Other media reports liken proportional voting to foie gras. But it's not an inherently "foreign" concept, nor does it belong in the same category.
The tragedy of the "foreign" frame is that we've forgotten our own roots. If you vote for city council members in Cambridge, MA, you use proportional voting. If you vote in local elections in Philly, Hartford or Waterbury, CT, you use proportional voting. If you vote for the school board in North Carolina, Alabama, South Dakota or Texas, chances are strong that you use proportional voting. In almost all of those states plus Illinois, if you vote for local assemblies, you use proportional voting. All told, voters in over 100 U.S. jurisdictions use proportional voting.
If you vote for the board of directors of a joint stock company, you may use proportional voting.
And had you voted for the Illinois state House between 1870 and 1980, you used proportional voting. No joke - Illinois was electing its legislature via a proportional method decades before most European countries seriously considered making the switch.
Save for corporate boards, none of these entities has a "parliamentary" system.
Take the Sacramento Bee on California's prospective citizens' assembly, where regular people would get together to discuss, among other options, proportional voting. The Bee has associated proportional voting with parliamentarism (no such association) and Europeanized it (only since we all but banished it).
Although the draft legislation does not recommend any specific changes in the electoral system, those involved say they are interested in exploring a proportional voting system along the lines of the parliamentary systems of Europe.
True, Europe has many parliamentary systems. It has many proportional voting systems. But one does not guarantee the other.
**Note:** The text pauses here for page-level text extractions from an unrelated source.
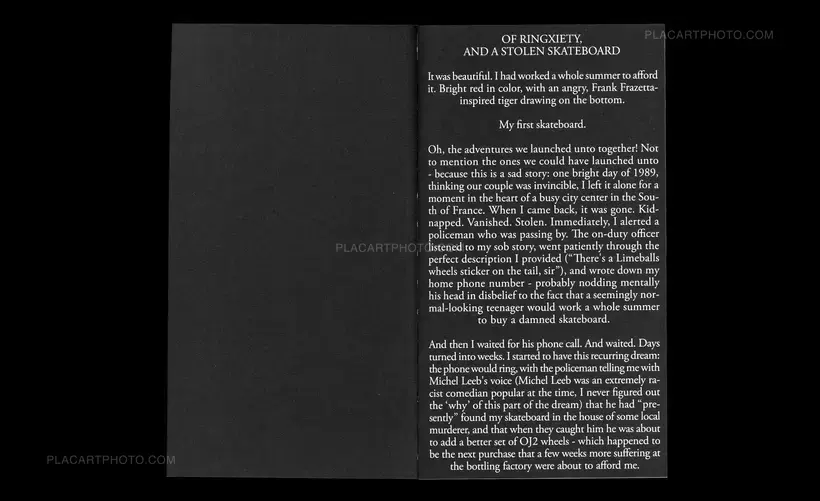 OF RINGXIETY,
AND A STOLEN SKATEBOARD

It was beautiful. I had worked a whole summer to afford it. Bright red in color, with an angry, Frank Frazetta-inspired tiger drawing on the bottom.

My first skateboard.

Oh, the adventures we launched unto together! Not to mention the ones we could have launched unto - because this is a sad story: one bright day of 1989, thinking our couple was invincible, I left it alone for a moment in the heart of a busy city center in the South of France. When I came back, it was gone. Kidnapped. Vanished. Stolen. Immediately, I alerted a policeman who was passing by. The on-duty officer listened to my sob story, went patiently through the perfect description I provided ("There's a Limeballs wheels sticker on the tail, sir"), and wrote down my home phone number - probably nodding mentally his head in disbelief to the fact that a seemingly normal-looking teenager would work a whole summer to buy a damned skateboard.

And then I waited for his phone call. And waited. Days turned into weeks. I started to have this recurring dream: the phone would ring, with the policeman telling me with Michel Leeb's voice (Michel Leeb was an extremely racist comedian popular at the time, I never figured out the 'why' of this part of the dream) that he had "presently" found my skateboard in the house of some local murderer, and that when they caught him he was about to add a better set of OJ2 wheels - which happened to be the next purchase that a few weeks more suffering at the bottling factory were about to afford me.

PLACARTPHOTO.COM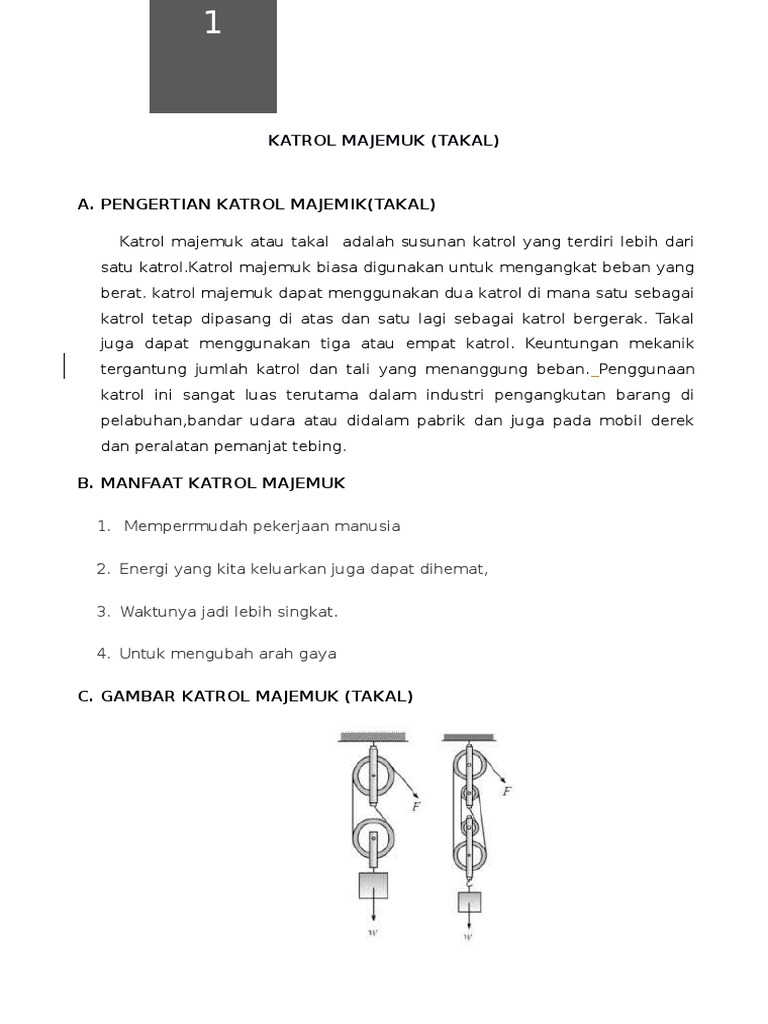 1

KATROL MAJEMUK (TAKAL)

A. PENGERTIAN KATROL MAJEMIK(TAKAL)

Katrol majemuk atau takal adalah susunan katrol yang terdiri lebih dari satu katrol.Katrol majemuk biasa digunakan untuk mengangkat beban yang berat. katrol majemuk dapat menggunakan dua katrol di mana satu sebagai katrol tetap dipasang di atas dan satu lagi sebagai katrol bergerak. Takal juga dapat menggunakan tiga atau empat katrol. Keuntungan mekanik tergantung jumlah katrol dan tali yang menanggung beban. Penggunaan katrol ini sangat luas terutama dalam industri pengangkutan barang di pelabuhan,bandar udara atau didalam pabrik dan juga pada mobil derek dan peralatan pemanjat tebing.

B. MANFAAT KATROL MAJEMUK

1. Memperrmudah pekerjaan manusia

2. Energi yang kita keluarkan juga dapat dihemat,

3. Waktunya jadi lebih singkat.

4. Untuk mengubah arah gaya

C. GAMBAR KATROL MAJEMUK (TAKAL)

F
w
F
w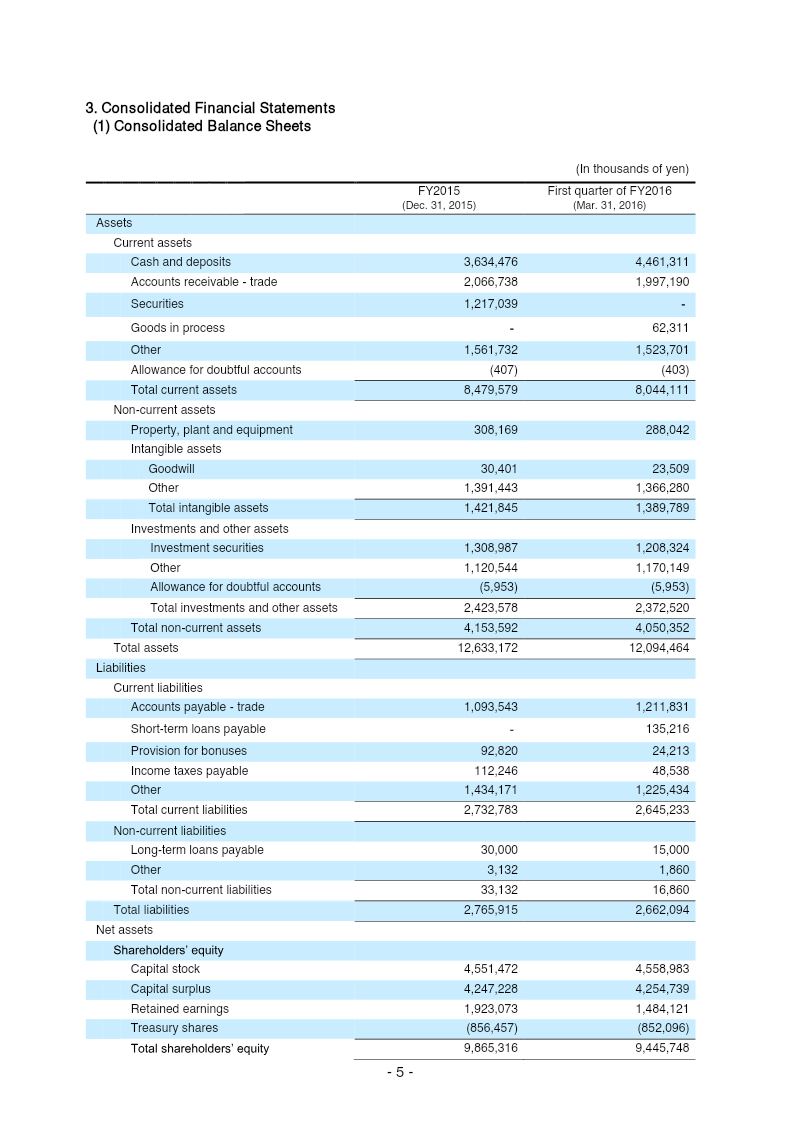 3. Consolidated Financial Statements
(1) Consolidated Balance Sheets

(In thousands of yen)

|  | FY2015 (Dec. 31, 2015) | First quarter of FY2016 (Mar. 31, 2016) |
|---|---|---|
| Assets | | |
| Current assets | | |
| Cash and deposits | 3,634,476 | 4,461,311 |
| Accounts receivable - trade | 2,066,738 | 1,997,190 |
| Securities | 1,217,039 | - |
| Goods in process | - | 62,311 |
| Other | 1,561,732 | 1,523,701 |
| Allowance for doubtful accounts | (407) | (403) |
| Total current assets | 8,479,579 | 8,044,111 |
| Non-current assets | | |
| Property, plant and equipment | 308,169 | 288,042 |
| Intangible assets | | |
| Goodwill | 30,401 | 23,509 |
| Other | 1,391,443 | 1,366,280 |
| Total intangible assets | 1,421,845 | 1,389,789 |
| Investments and other assets | | |
| Investment securities | 1,308,987 | 1,208,324 |
| Other | 1,120,544 | 1,170,149 |
| Allowance for doubtful accounts | (5,953) | (5,953) |
| Total investments and other assets | 2,423,578 | 2,372,520 |
| Total non-current assets | 4,153,592 | 4,050,352 |
| Total assets | 12,633,172 | 12,094,464 |
| Liabilities | | |
| Current liabilities | | |
| Accounts payable - trade | 1,093,543 | 1,211,831 |
| Short-term loans payable | - | 135,216 |
| Provision for bonuses | 92,820 | 24,213 |
| Income taxes payable | 112,246 | 48,538 |
| Other | 1,434,171 | 1,225,434 |
| Total current liabilities | 2,732,783 | 2,645,233 |
| Non-current liabilities | | |
| Long-term loans payable | 30,000 | 15,000 |
| Other | 3,132 | 1,860 |
| Total non-current liabilities | 33,132 | 16,860 |
| Total liabilities | 2,765,915 | 2,662,094 |
| Net assets | | |
| Shareholders' equity | | |
| Capital stock | 4,551,472 | 4,558,983 |
| Capital surplus | 4,247,228 | 4,254,739 |
| Retained earnings | 1,923,073 | 1,484,121 |
| Treasury shares | (856,457) | (852,096) |
| Total shareholders' equity | 9,865,316 | 9,445,748 |

- 5 -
Parliamentarism is about where the head of government comes from. In a parliamentary system, the executive and legislative branches are one and the same. In hypothetical terms, President Bush was elected to Congress, and Congress elected him President. He then hand-picked Cabinet members like Condolzeeza Rice and Donald Rumsfeld from the ranks of fellow Congresspeople. That is a parliamentary system, and it can exist without proportional voting. For instance, Canada.
The public learns about politics from the news. So long as the media save words by describing the alternatives as "numbers games" and Europhilic fantasies, election reform will remain a fringe issue. And America will retain a fringe system.